Ok, after a few days of Web server issues, I think the blog is back up and running. It was totally my fault and this problem illustrates the importance of getting your .htaccess file correct.

If you are not a web developer OR you are not concerned with your web site’s search engine rankings, you will probably enjoy the rest of this post about as much as watching grass grow.

When I first noticed the server problems, I was as confused as Paris Hilton in a 4th grade math class. “What is going on”, I wondered (sidenote – those were not my exact words. As Mark Twain said, “Under certain trying circumstances, profanity provides a relief denied even to prayer”).

So, being a card carrying member of the tin foil hat club, I naturally feared the worst. I checked all the usual suspects responsible for sites crashing – hackers, a sudden onslaught of traffic (aka DOS), etc. Nope, nothing so sinister as that.

Then, it hit me like a visit from my inlaws. I remembered that I recently did some URL rewriting through the wonderful .htaccess file. Basically, I was using Redirect 301 to redirect old URLs to the new ones. Like a doofus, I created the .htaccess file, uploaded it and then left town for a few days without checking to make sure all was well with what I had just done.

So, I quickly checked the .htaccess file line-by-line. Bingo – I had written ONE LINE incorrectly. In fact, ONE component of that one line was out of place. Here is what I had written:
Redirect /blog/2007/02/clear-your-web-browser-cache/ 301 http://crystalcoasttech.com/blog/clear-your-web-browser-cache/

However, it should have been written like this:
Redirect 301 /blog/2007/02/clear-your-web-browser-cache/ http://crystalcoasttech.com/blog/clear-your-web-browser-cache/
Notice the placement of “301” in both examples. D’oh. Something so small as that and yet it brought the entire blog to a screeching halt.
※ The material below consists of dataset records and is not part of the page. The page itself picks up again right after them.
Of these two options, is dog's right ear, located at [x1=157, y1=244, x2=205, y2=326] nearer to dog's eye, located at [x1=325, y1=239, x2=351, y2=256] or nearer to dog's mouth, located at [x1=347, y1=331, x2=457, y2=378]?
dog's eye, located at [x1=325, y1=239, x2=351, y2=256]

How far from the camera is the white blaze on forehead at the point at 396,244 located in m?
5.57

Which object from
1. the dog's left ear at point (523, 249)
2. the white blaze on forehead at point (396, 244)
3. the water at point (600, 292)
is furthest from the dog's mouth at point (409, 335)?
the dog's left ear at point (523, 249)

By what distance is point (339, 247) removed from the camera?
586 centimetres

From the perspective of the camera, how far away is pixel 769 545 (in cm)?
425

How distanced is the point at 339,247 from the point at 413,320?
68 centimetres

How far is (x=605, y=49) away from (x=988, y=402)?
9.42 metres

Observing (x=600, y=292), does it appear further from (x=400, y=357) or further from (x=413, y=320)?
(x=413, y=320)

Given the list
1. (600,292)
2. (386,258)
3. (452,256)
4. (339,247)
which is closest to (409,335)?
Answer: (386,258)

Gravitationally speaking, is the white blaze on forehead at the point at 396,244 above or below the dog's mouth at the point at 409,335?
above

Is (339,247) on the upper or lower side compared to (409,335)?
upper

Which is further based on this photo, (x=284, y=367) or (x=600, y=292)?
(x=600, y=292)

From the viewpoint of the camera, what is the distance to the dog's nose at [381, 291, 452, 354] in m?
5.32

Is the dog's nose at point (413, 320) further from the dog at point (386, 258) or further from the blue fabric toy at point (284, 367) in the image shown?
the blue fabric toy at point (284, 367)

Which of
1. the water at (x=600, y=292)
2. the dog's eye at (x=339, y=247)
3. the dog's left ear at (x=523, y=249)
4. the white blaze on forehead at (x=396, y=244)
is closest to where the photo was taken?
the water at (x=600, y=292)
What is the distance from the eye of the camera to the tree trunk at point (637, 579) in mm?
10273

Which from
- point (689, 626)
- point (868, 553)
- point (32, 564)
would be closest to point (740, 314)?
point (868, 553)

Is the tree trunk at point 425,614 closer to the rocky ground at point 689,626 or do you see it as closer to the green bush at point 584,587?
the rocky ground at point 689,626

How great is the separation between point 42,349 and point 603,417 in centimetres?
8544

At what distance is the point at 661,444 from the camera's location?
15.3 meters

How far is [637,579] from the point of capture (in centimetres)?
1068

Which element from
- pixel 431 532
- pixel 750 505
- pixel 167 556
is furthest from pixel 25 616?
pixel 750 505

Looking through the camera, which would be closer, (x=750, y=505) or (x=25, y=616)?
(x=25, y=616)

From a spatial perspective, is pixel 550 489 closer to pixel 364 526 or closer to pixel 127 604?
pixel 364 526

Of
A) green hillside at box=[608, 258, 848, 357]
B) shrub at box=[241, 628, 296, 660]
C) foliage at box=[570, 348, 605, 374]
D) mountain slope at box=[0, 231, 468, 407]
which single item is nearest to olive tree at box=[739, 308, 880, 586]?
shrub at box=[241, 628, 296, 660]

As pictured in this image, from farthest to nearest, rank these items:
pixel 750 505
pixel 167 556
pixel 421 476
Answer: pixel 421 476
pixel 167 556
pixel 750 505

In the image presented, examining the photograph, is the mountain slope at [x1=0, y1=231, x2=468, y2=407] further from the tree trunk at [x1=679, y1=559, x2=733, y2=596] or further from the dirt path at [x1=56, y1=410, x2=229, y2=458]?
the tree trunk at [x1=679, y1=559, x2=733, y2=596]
Let this be a lesson:

  1. Make sure to write your code in the correct format.
  2. After you upload new code to your site, make sure you check everything for errors.

If I would have followed either one of those rules, I would not have had these problems. One of the main purposes of using a .htaccess file is to help preserve search engine rankings. However, by not having my .htaccess file written correctly, I actually did more harm than good.

EDIT 8/10/07 – I really do know how to write .htaccess files. I started each line with “Redirect 301” and then I was pasting the URL to be redirected. The problem was that I accidentally pasted the URL between “Redirect” and “301”. D’oh.